**Given passage**
PINELLAS COUNTY, Fla. — Your safety is top of mind as local election leaders plan for the upcoming presidential primary in August and general election in November.
Election leaders on both sides of Tampa Bay are urging you to consider signing up for a mail-in ballot as COVID-19 concerns linger.
Alan Martin lives in Largo and says he’s mailed a ballot in for the past six years.
“It’s very easy, they just send it to you in the mail and it’s a very good process,” he said.
It’s an option growing in popularity across Florida. Over a 4 year period, Pinellas County election leaders saw a 600% increase in voters signing up for mail ballots. Now, with COVID-19 concerns, they expect to see another surge of voters signing up before the upcoming elections.
Julie Marcus, the Pinellas County Supervisor of Elections, says it’s all about safety.
“It’s really coming together as a community to do your part, be safe, vote by mail, so folks who have to vote in person, we can protect them too,” she explained.
Pinellas County leaders hope by mailing in ballots, there will be fewer chances for COVID-19 to spread. Some Tampa Bay area election leaders are also worried about a lack of poll workers. In March, hundreds of poll workers quit over coronavirus fears just days before the presidential preference election.

**Directions**
**1)** Translate this sentence from the report on mail-in voting in Pinellas County into Spanish: "Julie Marcus, the Pinellas County Supervisor of Elections, says it's all about safety."
**2)** Continue the report on mail-in voting in Pinellas County, picking up after its final sentence.

**Given records**
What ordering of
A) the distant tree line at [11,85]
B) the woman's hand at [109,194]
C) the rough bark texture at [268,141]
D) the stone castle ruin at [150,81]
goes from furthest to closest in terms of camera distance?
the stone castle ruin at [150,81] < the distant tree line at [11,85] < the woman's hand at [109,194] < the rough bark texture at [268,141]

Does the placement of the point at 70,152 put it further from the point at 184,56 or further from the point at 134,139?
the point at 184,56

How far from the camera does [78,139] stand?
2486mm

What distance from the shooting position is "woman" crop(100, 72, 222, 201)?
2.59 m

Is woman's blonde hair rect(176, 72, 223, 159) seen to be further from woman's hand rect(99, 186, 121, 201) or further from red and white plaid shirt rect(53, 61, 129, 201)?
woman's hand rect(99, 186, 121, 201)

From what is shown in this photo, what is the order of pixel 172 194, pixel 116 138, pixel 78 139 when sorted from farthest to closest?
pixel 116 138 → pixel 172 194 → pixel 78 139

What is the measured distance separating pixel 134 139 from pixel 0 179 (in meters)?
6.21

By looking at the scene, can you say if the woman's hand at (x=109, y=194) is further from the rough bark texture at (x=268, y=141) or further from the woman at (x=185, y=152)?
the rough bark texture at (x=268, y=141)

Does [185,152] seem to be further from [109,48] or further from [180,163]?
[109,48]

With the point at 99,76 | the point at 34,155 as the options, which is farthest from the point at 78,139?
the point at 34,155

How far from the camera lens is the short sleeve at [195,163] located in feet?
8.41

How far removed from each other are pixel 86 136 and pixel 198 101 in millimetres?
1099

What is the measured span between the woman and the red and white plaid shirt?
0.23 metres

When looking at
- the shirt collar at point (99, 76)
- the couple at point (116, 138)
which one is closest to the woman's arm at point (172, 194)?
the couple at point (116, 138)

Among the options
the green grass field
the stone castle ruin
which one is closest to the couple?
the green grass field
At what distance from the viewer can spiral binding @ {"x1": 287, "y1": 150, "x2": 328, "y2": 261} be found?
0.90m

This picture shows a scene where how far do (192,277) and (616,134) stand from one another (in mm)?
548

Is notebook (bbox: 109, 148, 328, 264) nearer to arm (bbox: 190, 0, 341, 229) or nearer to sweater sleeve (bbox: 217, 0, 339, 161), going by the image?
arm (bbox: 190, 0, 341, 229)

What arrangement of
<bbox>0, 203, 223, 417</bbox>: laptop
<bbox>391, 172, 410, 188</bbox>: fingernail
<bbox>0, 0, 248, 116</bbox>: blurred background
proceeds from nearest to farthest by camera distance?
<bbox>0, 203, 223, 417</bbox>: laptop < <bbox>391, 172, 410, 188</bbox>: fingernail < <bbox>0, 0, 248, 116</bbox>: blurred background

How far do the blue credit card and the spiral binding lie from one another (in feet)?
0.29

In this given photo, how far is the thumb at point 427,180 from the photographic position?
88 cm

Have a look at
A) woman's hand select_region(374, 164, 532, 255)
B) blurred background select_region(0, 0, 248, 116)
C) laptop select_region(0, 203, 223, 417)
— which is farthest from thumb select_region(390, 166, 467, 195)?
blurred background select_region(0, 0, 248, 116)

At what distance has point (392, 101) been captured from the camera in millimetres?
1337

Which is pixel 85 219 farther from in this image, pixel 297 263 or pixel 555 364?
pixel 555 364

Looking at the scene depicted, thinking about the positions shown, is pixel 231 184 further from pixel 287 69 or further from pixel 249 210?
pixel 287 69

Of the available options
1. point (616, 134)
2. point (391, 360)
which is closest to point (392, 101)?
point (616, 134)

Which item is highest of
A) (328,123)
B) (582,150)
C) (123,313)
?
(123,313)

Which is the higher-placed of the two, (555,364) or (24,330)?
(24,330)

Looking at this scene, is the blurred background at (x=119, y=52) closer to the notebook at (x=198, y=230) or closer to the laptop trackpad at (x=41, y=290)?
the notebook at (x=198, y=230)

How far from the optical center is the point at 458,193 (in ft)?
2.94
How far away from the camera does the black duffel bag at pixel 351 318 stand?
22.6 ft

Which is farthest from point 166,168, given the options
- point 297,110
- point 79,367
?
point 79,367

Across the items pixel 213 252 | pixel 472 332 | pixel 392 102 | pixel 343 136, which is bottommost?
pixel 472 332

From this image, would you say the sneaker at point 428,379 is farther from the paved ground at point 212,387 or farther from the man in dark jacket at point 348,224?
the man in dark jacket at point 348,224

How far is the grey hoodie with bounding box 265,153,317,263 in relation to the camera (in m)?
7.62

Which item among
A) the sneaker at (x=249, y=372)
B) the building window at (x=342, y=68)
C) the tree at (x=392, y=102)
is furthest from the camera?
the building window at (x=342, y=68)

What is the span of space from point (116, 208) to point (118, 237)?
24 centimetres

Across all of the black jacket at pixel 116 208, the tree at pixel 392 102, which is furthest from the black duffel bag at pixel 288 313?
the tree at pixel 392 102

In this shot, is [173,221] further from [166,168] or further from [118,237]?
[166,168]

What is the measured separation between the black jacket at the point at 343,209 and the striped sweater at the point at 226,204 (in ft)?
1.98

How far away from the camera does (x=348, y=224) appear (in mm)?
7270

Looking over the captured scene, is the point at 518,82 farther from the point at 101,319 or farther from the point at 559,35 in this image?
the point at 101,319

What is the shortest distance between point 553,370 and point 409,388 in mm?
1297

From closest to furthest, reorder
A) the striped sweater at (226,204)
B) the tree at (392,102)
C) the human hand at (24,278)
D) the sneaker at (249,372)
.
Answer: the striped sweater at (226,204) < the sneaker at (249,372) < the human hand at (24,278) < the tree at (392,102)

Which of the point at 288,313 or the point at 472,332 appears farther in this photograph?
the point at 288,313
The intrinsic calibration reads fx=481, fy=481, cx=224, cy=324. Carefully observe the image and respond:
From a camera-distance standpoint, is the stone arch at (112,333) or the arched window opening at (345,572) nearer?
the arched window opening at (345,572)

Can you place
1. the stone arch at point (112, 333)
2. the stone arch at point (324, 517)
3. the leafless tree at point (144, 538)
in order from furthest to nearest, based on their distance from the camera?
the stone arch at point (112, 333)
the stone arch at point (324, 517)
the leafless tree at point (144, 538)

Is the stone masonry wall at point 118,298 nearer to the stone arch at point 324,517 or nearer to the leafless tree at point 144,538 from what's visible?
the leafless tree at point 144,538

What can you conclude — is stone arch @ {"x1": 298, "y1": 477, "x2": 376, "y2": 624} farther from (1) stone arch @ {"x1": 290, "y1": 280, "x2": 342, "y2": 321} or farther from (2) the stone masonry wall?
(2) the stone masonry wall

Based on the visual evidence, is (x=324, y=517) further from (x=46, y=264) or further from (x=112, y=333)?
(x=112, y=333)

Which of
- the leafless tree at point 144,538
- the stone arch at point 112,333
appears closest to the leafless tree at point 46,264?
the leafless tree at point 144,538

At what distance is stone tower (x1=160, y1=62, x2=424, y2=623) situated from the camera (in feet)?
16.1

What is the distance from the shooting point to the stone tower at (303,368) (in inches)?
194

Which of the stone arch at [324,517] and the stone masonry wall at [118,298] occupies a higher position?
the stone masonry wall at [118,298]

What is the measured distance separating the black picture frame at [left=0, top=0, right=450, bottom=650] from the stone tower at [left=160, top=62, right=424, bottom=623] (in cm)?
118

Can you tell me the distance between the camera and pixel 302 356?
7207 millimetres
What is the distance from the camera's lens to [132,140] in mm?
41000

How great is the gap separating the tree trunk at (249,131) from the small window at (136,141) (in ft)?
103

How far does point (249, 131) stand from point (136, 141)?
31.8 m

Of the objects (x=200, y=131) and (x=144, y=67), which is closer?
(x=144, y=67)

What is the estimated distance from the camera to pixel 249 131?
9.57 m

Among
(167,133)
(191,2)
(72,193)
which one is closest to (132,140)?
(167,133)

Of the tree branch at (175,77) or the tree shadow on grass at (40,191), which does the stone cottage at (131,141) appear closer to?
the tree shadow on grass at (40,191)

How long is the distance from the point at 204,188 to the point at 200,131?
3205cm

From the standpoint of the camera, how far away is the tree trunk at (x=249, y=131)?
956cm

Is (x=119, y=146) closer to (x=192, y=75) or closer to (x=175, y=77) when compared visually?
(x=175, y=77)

**Outputs for the tasks**
**1)** Julie Marcus, supervisora de elecciones del condado de Pinellas, dice que todo gira en torno a la seguridad.

**2)**
Pinellas and Hillsborough County leaders are sending out postcards and emails letting people know about how to sign up for mail-in ballots. Both counties are even opting to pay hundreds of thousands of dollars to cover your postage.
“I don’t use mail that often so it’s like every time it comes I have to go to the post office and buy stamps so I think that’s a great idea,” Martin explained.
In the upcoming elections, you’ll also have another option besides dropping the ballot into your mailbox or at a USPS mail drop site. Pinellas County is adding eight new drop off ballot boxes for a total of 23 countywide, where your ballot is picked up by election workers and taken directly to the Supervisor of Elections Office to be counted.
“No voter has to drive more than 3 miles to get to a ballot drop off location, so voting has never been easier,” Marcus explained.
But just how safe are mail ballots?
President Donald Trump tweeted this Tuesday: “There is no way (zero!) that mail-in ballots will be anything less than substantially fraudulent. Mail boxes will be robbed, ballots will be forged and even illegally printed out and fraudulently signed.”
Pinellas election leaders say they wholeheartedly disagree.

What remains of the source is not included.